Trade pact between Beijing and Taipei is good for the island'seconomic growth and carries much political weight
Beijing and Taipei signed the much-awaited Economic Cooperation Framework Agreement (ECFA) in Chongqing Tuesday, a move that reflected the common aspirations of compatriots on both sides and hailed by many as a landmark development in cross-Straits relations.
Chen Yunlin, president of the mainland-based Association for Relations Across the Taiwan Straits (ARATS) and his Taiwan counterpart, Chiang Pin-kung, chairman of the Taiwan-based Straits Exchange Foundation (SEF), inked the historic trade pact aimed at enhancing cross-Straits economic ties and further easing political tensions.
First, the trade pact signals a fresh beginning on the part of both sides to establish an economic cooperation mechanism in line with cross-Straits characteristics.
Ever since the Standing Committee of the National People's Congress issued the "Message to Compatriots in Taiwan" in January 1979, cross-Straits trade volume has been on the up.
For a long time, however, the one-way and unbalanced trade flow seriously restrained economic vitality on both sides and hindered the further structural upgradation and integration of the Taiwan economy with the mainland.
Therefore, boosting two-way exchanges and normalizing cross-Straits trade ties became a common rallying point for both sides.
Political parties and far-sighted leaders on both sides of the Taiwan Straits have long since realized the importance of normalizing cross-Straits trade.
In fact, the press communiqu released by President Hu Jintao and the then KMT Chairman Lien Chan on April 29, 2005 maintained that "the two parties are to promote the unfolding of all-round cross-Straits economic exchanges and cooperation, establish close economic and trade ties and proceed to build a stable economic cooperation mechanism".
In his speech commemorating the 30th anniversary of the announcement of the Message to Compatriots in Taiwan, Hu made clear that both sides could negotiate a comprehensive economic cooperation agreement and establish an economic cooperation mechanism consistent with the features of cross-Straits relations.
Second, the deal fully underscores Beijing's good intention to engage in peaceful development.
The mainland will cut import tariffs on items with a total export value of $13.84 billion and Taiwan will reduce them for items worth $2.9 billion.

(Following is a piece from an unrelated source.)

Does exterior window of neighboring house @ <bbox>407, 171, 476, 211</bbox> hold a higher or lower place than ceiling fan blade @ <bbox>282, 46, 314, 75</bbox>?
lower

The latter will enjoy transfer of profits of nearly $11 billion from the tariff concession. The pact has granted 17 sensitive and vulnerable industries in Taiwan an adaptation period over 10 years.
Moreover, the preface of the document also articulates that both sides agree to establish a cooperation mechanism conducive to cross-Straits prosperity and development according to the basic principles of the World Trade Organization (WTO).